PROBLEM:
Can you print the part of the question-and-answer piece on being a new creation below, word for word, between "First of all, you’ve" and "we still do.", inclusive?

A New Creation?

Q

Scripture says that when one is saved, he becomes a new person; the old person is gone (2 Cor. 5:17). For many years I have struggled with that concept because I have never had an epiphany — never a moment in my memory when “something happened” and I went from being unsaved to being saved. I have never gone from “thinking, feeling, believing, and behaving” in one way to “thinking, feeling, believing, and behaving” in a new and different way. I am still looking for that “new man”, somebody who was suddenly different from who/what he had been before. What am I missing?

A

First of all, you’ve probably changed a lot more than you think. But here’s what might be confusing to you. The phrase “new creation” describes God’s perspective of us, not necessarily our own.

When we accepted Christ as our Savior, God chose to begin seeing us as we will be when we’re perfected in the resurrection/rapture, not as we still are. To Him, we’re now as righteous as He is (2 Cor. 5:21), perfect forever (Hebr. 10:12-14). All our sins, past present and future, have been washed away so thoroughly there’s no trace of them left (Ephes. 5:25-27). He sees us as if we’ve never sinned at all, and yet we know we still do.

SUPPLIED INFORMATION:
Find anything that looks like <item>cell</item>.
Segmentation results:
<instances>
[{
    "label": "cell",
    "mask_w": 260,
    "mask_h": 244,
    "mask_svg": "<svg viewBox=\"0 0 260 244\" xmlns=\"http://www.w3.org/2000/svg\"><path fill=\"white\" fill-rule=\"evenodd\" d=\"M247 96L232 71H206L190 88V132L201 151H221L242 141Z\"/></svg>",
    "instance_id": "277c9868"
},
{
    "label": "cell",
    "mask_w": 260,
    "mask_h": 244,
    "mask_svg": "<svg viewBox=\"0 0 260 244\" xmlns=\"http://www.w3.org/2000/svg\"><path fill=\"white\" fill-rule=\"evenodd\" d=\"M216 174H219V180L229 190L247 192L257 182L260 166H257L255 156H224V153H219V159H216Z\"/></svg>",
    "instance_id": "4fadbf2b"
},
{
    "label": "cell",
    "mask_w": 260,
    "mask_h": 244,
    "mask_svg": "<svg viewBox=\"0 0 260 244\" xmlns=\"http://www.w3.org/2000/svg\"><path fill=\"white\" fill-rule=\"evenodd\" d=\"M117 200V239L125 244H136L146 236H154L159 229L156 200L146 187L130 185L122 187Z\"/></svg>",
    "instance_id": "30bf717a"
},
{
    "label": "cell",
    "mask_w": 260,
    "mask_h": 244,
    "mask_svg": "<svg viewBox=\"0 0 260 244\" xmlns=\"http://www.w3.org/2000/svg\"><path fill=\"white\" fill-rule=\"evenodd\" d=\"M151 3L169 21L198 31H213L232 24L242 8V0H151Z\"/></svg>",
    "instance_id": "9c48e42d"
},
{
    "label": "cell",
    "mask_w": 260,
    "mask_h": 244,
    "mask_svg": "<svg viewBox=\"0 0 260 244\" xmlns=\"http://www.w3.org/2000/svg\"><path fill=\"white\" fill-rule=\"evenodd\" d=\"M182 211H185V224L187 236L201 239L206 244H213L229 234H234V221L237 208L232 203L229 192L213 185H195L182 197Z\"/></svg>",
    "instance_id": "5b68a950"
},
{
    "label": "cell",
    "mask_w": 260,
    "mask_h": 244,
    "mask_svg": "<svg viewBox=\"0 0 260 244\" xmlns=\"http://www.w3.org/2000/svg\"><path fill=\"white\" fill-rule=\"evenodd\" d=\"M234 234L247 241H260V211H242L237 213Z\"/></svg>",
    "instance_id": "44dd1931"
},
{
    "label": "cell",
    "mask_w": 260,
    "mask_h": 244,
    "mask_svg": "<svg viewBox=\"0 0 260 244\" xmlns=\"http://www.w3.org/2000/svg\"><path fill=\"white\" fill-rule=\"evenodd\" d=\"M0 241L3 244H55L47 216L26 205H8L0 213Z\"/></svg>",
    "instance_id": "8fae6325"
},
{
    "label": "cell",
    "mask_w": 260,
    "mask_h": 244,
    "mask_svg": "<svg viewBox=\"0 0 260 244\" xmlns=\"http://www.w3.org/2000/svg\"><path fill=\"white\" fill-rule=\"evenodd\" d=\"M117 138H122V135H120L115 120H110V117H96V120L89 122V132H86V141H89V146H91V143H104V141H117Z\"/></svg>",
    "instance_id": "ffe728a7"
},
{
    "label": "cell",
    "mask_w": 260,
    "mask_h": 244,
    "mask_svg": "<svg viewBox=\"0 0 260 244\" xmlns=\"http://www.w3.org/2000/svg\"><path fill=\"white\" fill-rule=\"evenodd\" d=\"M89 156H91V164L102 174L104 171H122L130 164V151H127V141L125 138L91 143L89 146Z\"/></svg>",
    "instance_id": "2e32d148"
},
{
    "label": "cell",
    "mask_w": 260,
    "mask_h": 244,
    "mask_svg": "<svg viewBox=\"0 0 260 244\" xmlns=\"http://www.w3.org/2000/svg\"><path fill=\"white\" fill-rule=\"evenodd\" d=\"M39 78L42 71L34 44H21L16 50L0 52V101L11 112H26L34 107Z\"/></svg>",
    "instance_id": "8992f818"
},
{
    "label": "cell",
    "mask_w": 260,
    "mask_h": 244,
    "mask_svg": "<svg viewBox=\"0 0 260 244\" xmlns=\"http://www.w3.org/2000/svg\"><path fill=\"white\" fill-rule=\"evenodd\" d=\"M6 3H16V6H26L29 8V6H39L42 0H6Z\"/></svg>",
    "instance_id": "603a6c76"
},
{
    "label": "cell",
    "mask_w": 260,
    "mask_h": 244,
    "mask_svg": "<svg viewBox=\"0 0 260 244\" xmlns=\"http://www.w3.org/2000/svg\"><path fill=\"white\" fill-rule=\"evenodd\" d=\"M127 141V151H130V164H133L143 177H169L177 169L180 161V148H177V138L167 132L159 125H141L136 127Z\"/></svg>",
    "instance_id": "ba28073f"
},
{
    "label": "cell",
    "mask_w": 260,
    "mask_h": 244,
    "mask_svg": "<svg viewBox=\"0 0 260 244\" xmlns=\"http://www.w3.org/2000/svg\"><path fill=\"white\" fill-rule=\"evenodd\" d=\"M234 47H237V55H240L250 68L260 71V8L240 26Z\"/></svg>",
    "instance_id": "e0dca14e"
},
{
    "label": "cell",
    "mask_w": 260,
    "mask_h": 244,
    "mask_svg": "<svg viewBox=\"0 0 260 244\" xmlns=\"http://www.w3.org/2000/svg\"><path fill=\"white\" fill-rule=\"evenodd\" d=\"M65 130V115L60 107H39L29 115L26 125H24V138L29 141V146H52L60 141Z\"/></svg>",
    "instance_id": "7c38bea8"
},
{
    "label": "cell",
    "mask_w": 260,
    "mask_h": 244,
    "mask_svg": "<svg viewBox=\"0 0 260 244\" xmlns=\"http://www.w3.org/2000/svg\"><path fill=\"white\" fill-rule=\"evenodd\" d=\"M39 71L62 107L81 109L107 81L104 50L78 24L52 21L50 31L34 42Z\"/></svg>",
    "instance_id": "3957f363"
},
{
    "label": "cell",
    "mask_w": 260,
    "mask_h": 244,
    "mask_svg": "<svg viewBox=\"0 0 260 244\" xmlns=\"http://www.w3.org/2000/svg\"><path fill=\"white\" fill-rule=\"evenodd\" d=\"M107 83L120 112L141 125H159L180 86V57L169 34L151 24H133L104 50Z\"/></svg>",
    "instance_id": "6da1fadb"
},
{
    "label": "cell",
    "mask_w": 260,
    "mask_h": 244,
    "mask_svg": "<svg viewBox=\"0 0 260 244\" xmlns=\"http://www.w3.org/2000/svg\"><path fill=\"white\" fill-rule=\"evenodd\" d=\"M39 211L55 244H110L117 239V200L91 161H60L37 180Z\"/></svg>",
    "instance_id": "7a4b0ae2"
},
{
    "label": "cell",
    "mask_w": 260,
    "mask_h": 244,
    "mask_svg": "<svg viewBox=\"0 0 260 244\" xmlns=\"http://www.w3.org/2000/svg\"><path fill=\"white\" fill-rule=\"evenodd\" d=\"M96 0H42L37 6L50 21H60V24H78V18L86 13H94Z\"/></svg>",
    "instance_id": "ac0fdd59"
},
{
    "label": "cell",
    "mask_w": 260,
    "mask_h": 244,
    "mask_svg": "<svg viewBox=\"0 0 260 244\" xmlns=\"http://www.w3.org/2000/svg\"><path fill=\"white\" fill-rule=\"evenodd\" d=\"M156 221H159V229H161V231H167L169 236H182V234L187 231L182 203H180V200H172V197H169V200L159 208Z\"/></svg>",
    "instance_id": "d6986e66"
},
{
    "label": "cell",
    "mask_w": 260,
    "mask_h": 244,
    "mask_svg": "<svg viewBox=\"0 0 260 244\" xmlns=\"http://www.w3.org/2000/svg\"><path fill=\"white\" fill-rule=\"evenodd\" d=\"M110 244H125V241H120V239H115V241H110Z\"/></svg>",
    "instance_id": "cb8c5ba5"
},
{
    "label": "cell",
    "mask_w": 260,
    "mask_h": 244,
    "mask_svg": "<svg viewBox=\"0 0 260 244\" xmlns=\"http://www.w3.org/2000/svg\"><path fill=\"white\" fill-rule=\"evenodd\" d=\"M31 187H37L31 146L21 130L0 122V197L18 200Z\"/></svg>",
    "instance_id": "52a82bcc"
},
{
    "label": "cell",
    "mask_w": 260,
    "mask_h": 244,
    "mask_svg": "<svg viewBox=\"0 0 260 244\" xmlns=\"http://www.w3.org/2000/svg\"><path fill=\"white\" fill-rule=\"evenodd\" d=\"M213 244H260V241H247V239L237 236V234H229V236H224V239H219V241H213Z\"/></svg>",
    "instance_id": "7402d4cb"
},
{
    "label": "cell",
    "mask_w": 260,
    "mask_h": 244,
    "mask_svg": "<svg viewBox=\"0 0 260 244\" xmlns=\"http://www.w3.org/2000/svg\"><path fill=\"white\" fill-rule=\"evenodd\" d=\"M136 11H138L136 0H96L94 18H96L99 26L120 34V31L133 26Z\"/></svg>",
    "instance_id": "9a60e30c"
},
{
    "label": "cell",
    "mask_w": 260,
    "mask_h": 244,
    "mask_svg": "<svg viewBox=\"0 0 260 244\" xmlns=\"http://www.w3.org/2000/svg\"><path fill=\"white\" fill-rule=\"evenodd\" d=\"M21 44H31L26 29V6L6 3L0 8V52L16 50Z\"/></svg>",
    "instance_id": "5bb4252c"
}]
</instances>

TASK SOLUTION:
First of all, you’ve probably changed a lot more than you think. But here’s what might be confusing to you. The phrase “new creation” describes God’s perspective of us, not necessarily our own.

When we accepted Christ as our Savior, God chose to begin seeing us as we will be when we’re perfected in the resurrection/rapture, not as we still are. To Him, we’re now as righteous as He is (2 Cor. 5:21), perfect forever (Hebr. 10:12-14). All our sins, past present and future, have been washed away so thoroughly there’s no trace of them left (Ephes. 5:25-27). He sees us as if we’ve never sinned at all, and yet we know we still do.